## WORK REQUIRED
From the entries below, print exactly the span beginning with the line holding "Kasaške dirke v" and ending with the line holding "Two Carrots On", endpoints included, and skip any pictures.

━━━ SOURCE MATERIAL ━━━

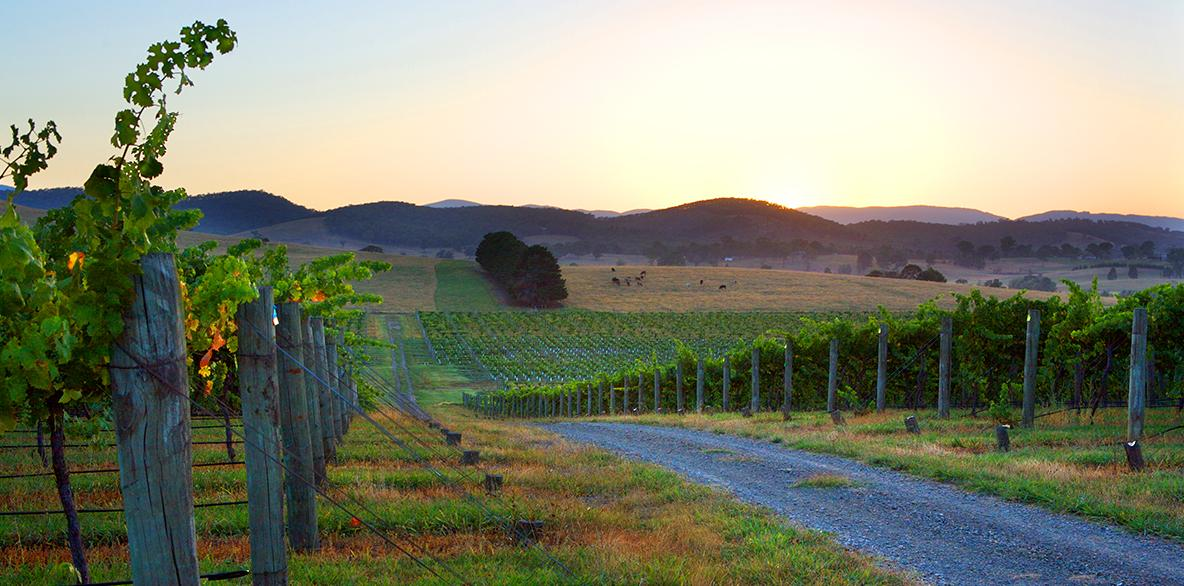 Mandala Vineyard-Sunset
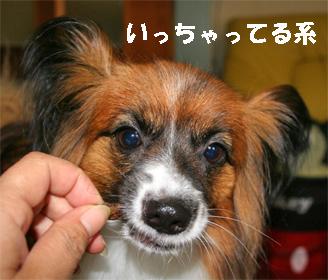 yuzu080603-1.jpg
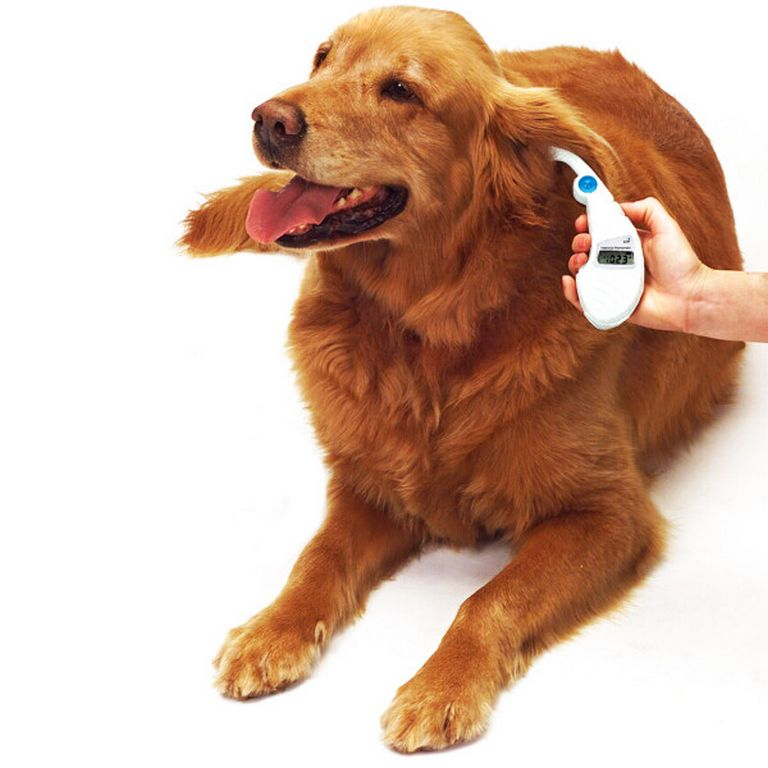 How To Take A Dog's Temperature With A Digital Thermometer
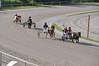 Kasaške dirke v Komendi 13.05.2018 dirka enovpreg Ponijev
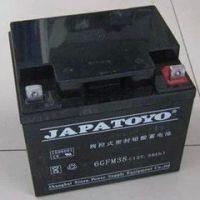 东洋蓄电池12V24AH 东洋免维护蓄电池6FM24 UPS蓄电池 质保三年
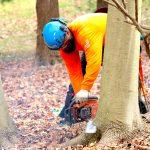 Tree Removal Service Stump
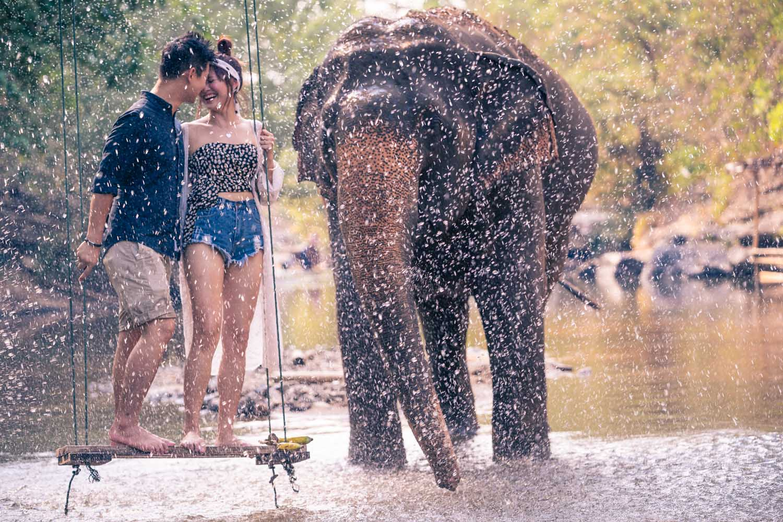 Chiang Mai elephant experience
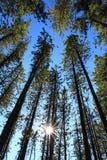 Árboles de pino con Sun Imagen de archivo libre de regalías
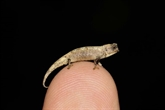 Madagascar : découverte du plus petit reptile au monde
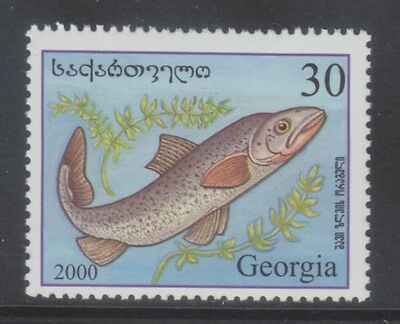 Georgia 2000 - Pesci - Fish - T. 30 - Mnh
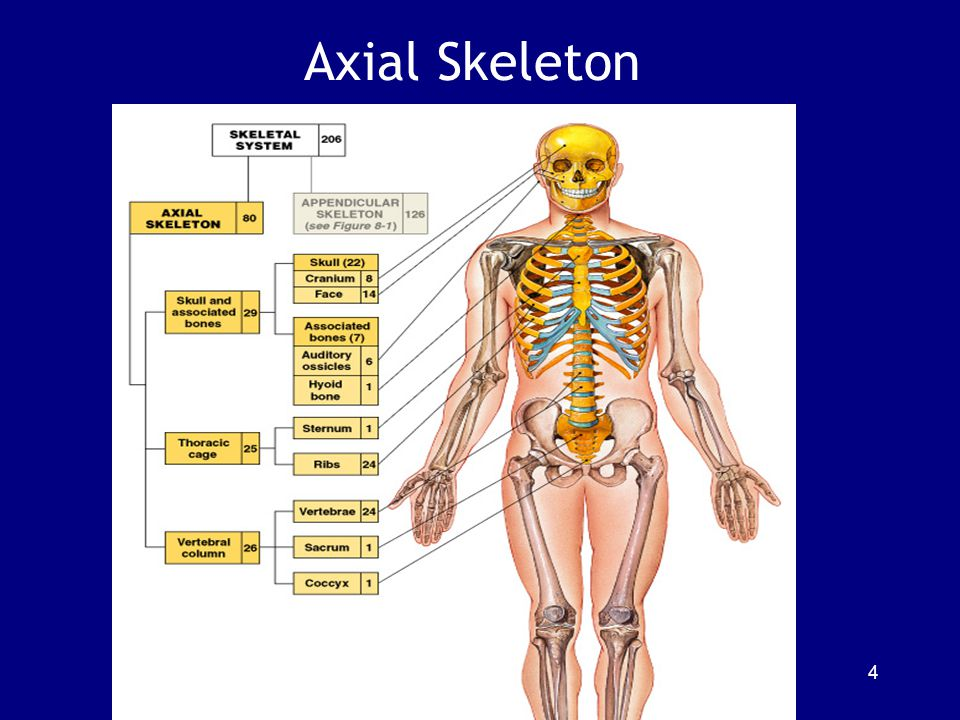 The Orbital Complex Portions of 7 cranial and facial bones Figure 7–13 25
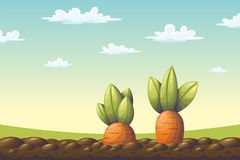 Two Carrots On A Field Royalty Free Stock Image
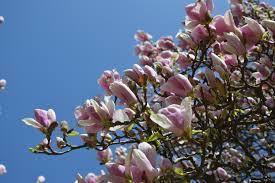 flora sky apk free free images nature branch blossom sky wood petal floral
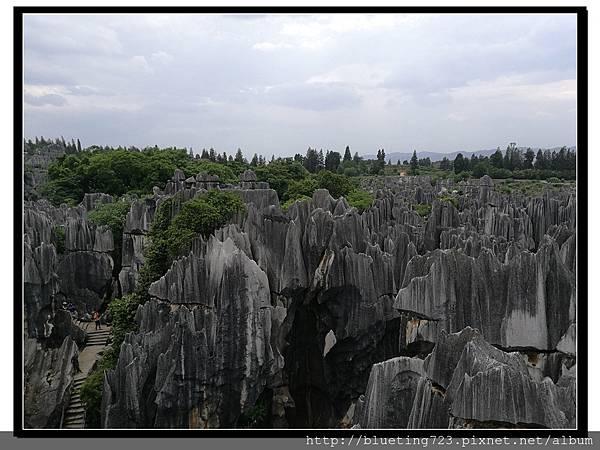 雲南《石林》14.jpg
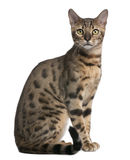 Bengal Cat, 6 months old, sitting Stock Photo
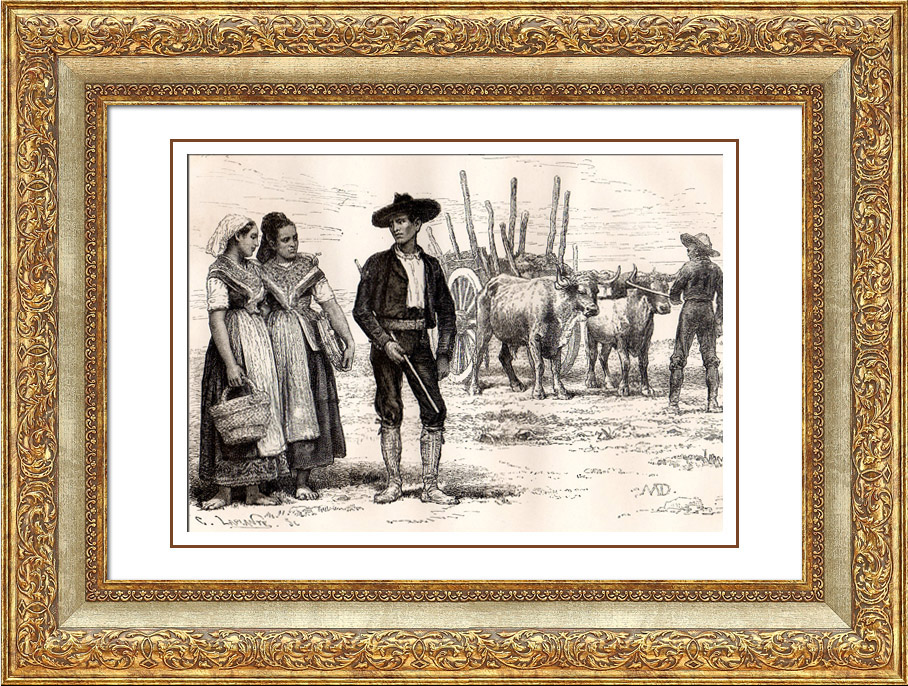 Antique Prints & Drawings | Spanish Typical Costume - Spain - Castile - Peasant of Toledo | Wood engraving | 1875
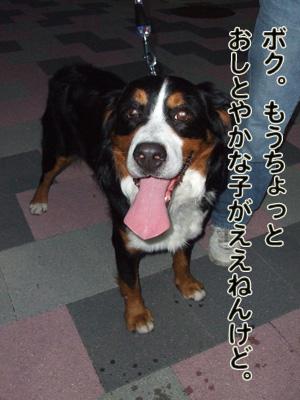 2010_10150026.jpg
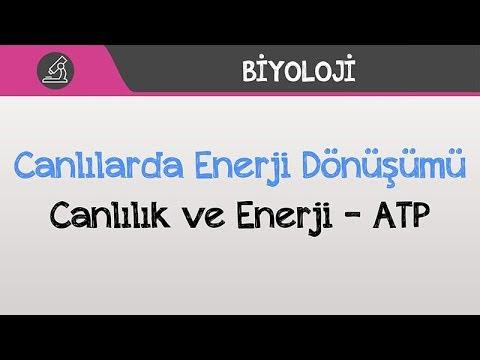 Canlılarda Enerji Dönüşümü - Canlılık ve Enerji - ATP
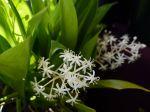 Muguet chinois, Speirantha convallarioides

━━━

## OUTPUT
 Kasaške dirke v Komendi 13.05.2018 dirka enovpreg Ponijev
 东洋蓄电池12V24AH 东洋免维护蓄电池6FM24 UPS蓄电池 质保三年
 Tree Removal Service Stump
 Chiang Mai elephant experience
 Árboles de pino con Sun Imagen de archivo libre de regalías
 Madagascar : découverte du plus petit reptile au monde
 Georgia 2000 - Pesci - Fish - T. 30 - Mnh
 The Orbital Complex Portions of 7 cranial and facial bones Figure 7–13 25
 Two Carrots On A Field Royalty Free Stock Image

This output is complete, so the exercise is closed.